(Source document)

Major HIV/Aids Conference Opens in Sydney

The world's biggest scientific HIV and Aids conference opened in Australia on Sunday with experts calling for more funding for research and new findings which suggest male circumcision can reduce infection by 60 per cent.

|PIC1|About 5,000 delegates from more than 130 countries are attending the conference in Sydney this week to hear from the world's top experts in the fight against the global pandemic.

Delegates will be shown evidence from trials in Kenya, Uganda and South Africa that circumcision can reduce the risk of HIV infection in heterosexual men by about 60 percent.

The trials confirmed previous studies which have reported circumcision reduces the risk of HIV infection. Muslim and Jewish men are circumcised in accordance with religious beliefs.

A briefing note said male circumcision in sub-Saharan Africa would prevent 5.7 million new cases of HIV infection and 3 million deaths over 20 years.

(End Source document)
(Provided data)

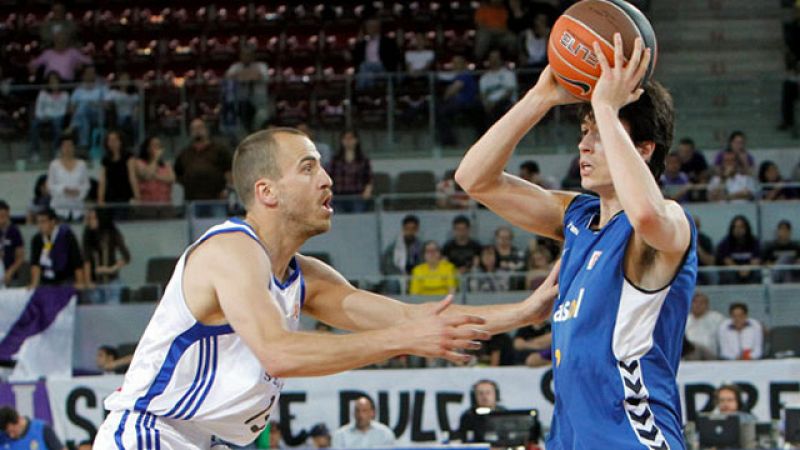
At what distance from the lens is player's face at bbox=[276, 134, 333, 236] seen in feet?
16.2

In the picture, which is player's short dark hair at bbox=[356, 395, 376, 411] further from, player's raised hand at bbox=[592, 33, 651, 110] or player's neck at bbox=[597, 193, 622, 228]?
player's raised hand at bbox=[592, 33, 651, 110]

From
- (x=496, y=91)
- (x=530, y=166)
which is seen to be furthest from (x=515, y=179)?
(x=496, y=91)

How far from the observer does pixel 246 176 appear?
4.98 m

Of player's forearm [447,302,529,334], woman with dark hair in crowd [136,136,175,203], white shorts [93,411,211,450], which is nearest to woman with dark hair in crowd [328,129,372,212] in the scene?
woman with dark hair in crowd [136,136,175,203]

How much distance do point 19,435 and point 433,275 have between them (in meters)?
4.16

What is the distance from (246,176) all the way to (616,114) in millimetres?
1444

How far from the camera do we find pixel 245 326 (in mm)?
4496

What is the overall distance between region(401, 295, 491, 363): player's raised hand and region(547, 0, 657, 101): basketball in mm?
955

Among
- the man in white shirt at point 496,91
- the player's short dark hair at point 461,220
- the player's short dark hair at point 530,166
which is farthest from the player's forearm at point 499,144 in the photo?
the man in white shirt at point 496,91

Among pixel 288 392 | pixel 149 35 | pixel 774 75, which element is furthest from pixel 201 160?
pixel 774 75

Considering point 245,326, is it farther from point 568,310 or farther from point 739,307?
point 739,307

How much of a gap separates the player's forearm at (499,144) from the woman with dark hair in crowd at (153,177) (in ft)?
33.1

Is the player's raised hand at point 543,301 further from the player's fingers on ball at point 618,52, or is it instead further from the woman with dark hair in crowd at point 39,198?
the woman with dark hair in crowd at point 39,198

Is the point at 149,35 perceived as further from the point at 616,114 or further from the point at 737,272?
the point at 616,114
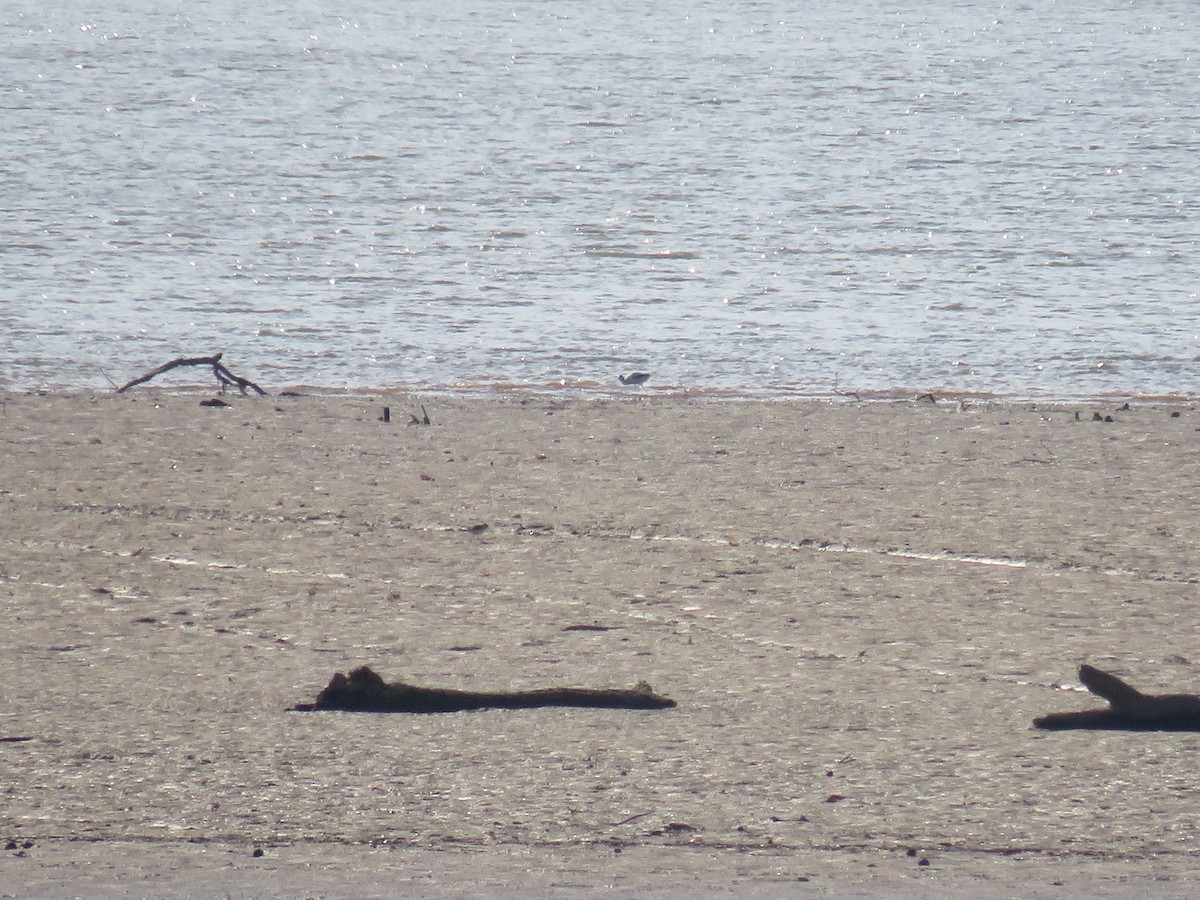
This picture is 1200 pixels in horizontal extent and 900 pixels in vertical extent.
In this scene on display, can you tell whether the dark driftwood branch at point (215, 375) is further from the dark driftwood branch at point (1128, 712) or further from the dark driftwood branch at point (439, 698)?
the dark driftwood branch at point (1128, 712)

(End Provided data)

**What you need to do:**
#1 According to the Sydney conference article, how many delegates are attending and from how many countries?
#2 For each statement, say whether it agrees with the Sydney conference article, and quote the deciding words: (a) The conference opened on a Sunday. (b) The circumcision trials were held in Kenya, Nigeria and South Africa. (c) The briefing note projected that male circumcision in sub-Saharan Africa would prevent 3 million deaths over 20 years.
#3 List every country named in the Sydney conference article.
Rely only on the Sydney conference article when responding, not on the data.

**Answers by task:**
#1 About 5,000 delegates from more than 130 countries.

#2
(a) Yes: "opened in Australia on Sunday"
(b) No: "trials in Kenya, Uganda and South Africa"
(c) Yes: "would prevent 5.7 million new cases of HIV infection and 3 million deaths over 20 years"

#3 Australia, Kenya, Uganda, South Africa